The game was decided late in the first half. The Rattlers were hanging around, trailing only 27-20 with just over five minutes to play, when the Gators went on a 19-2 blitz to end the period. It started it with an offensive rebound and putback by Richard, followed by two free throws and a layup from Haugh, then back-to-back buckets by Clayton that forced FAMU to take a timeout.
The stoppage didn't help.
Out of the timeout, Haugh rained in the first of three 3s to end the period for the Gators, with the last two by freshman Isaiah Brown, who was playing the first first-half minutes of his career due to UF's depth issues.
Lefty freshman guard Isaiah Brown (20) buries one of his two first-half 3-pointers. (Photo: Maddie Washburn/UAA Communications)
Only a low-post jumper by Jamine Charles with 20 seconds to go prevented the Rattlers from being skunked the final five minutes. UF hit seven of its last nine shots for the period, while FAMU went 1-for-6 with four turnovers.

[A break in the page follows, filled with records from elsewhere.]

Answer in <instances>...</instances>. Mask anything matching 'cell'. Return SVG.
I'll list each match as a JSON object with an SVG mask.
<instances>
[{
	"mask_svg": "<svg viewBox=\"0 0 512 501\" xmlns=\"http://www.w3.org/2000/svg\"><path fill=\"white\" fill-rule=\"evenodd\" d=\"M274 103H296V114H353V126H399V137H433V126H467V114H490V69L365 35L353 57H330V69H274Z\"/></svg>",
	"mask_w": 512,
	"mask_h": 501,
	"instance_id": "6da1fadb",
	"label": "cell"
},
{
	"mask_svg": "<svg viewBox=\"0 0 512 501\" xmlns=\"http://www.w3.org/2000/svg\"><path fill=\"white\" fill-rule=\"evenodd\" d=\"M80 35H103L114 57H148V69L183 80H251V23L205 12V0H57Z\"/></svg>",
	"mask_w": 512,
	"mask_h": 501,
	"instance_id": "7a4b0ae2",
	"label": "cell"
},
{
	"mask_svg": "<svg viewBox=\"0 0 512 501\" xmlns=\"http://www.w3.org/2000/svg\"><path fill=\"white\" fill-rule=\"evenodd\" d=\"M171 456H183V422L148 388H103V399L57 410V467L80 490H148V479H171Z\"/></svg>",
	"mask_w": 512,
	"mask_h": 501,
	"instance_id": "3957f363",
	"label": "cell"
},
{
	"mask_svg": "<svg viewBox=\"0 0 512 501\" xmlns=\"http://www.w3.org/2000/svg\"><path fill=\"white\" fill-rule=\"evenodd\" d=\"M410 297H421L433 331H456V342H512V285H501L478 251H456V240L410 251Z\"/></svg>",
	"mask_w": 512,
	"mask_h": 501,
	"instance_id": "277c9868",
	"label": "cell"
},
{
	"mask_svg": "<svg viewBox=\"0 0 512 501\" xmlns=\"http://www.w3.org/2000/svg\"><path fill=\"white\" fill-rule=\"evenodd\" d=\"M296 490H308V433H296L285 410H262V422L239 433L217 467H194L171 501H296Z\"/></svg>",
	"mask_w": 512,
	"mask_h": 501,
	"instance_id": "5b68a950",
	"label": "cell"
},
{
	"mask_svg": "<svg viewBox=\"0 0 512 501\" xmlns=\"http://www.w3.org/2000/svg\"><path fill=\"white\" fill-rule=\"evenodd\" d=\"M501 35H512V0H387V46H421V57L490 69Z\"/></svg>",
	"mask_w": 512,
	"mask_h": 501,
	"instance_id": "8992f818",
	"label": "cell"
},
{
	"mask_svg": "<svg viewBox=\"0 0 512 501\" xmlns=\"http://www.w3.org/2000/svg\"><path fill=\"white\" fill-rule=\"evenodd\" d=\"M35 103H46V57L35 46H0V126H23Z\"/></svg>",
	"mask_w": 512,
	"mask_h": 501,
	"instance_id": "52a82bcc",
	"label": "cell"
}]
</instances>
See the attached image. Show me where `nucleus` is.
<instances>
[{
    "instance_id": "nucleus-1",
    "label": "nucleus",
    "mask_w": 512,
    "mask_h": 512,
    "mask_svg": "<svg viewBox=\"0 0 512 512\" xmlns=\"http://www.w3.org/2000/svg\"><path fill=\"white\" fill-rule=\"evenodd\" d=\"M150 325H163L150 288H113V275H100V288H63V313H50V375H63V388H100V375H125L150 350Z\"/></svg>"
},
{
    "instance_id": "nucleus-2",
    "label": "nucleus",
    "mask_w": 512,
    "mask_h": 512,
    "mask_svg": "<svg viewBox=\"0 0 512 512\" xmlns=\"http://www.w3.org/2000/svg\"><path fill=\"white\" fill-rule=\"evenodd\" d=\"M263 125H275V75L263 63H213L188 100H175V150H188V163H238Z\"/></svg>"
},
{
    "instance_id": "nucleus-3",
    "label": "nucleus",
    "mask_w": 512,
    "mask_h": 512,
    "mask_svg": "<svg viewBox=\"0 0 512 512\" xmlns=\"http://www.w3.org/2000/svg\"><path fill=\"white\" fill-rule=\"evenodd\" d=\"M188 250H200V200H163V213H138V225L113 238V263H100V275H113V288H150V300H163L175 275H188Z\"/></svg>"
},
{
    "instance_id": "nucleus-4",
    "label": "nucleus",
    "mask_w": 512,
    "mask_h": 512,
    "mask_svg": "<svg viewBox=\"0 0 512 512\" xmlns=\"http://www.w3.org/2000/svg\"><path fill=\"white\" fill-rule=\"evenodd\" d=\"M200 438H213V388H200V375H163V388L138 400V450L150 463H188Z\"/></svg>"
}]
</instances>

Whatever carryover there was into the second half lasted about six minutes, as FAMU outscored UF 30-24 over the game's final 14 minutes, mostly by drawing fouls and getting to the line, where the Rattlers hit 16 of 19 for the period (84.2 percent).
"I thought we played pretty well, but we just did not shoot it well," Golden said after watching his team make just 34.3 percent in the second half and go 3-for-18 from the arc (16.7 percent). "I thought we allowed that to affect our defense in the second half."
But after building a 30-point lead, that is, which definitely counts for something. What happened after that will be addressed in the coming days, but the Gators will do so five wins in their first five games for only the second time in the last seven seasons.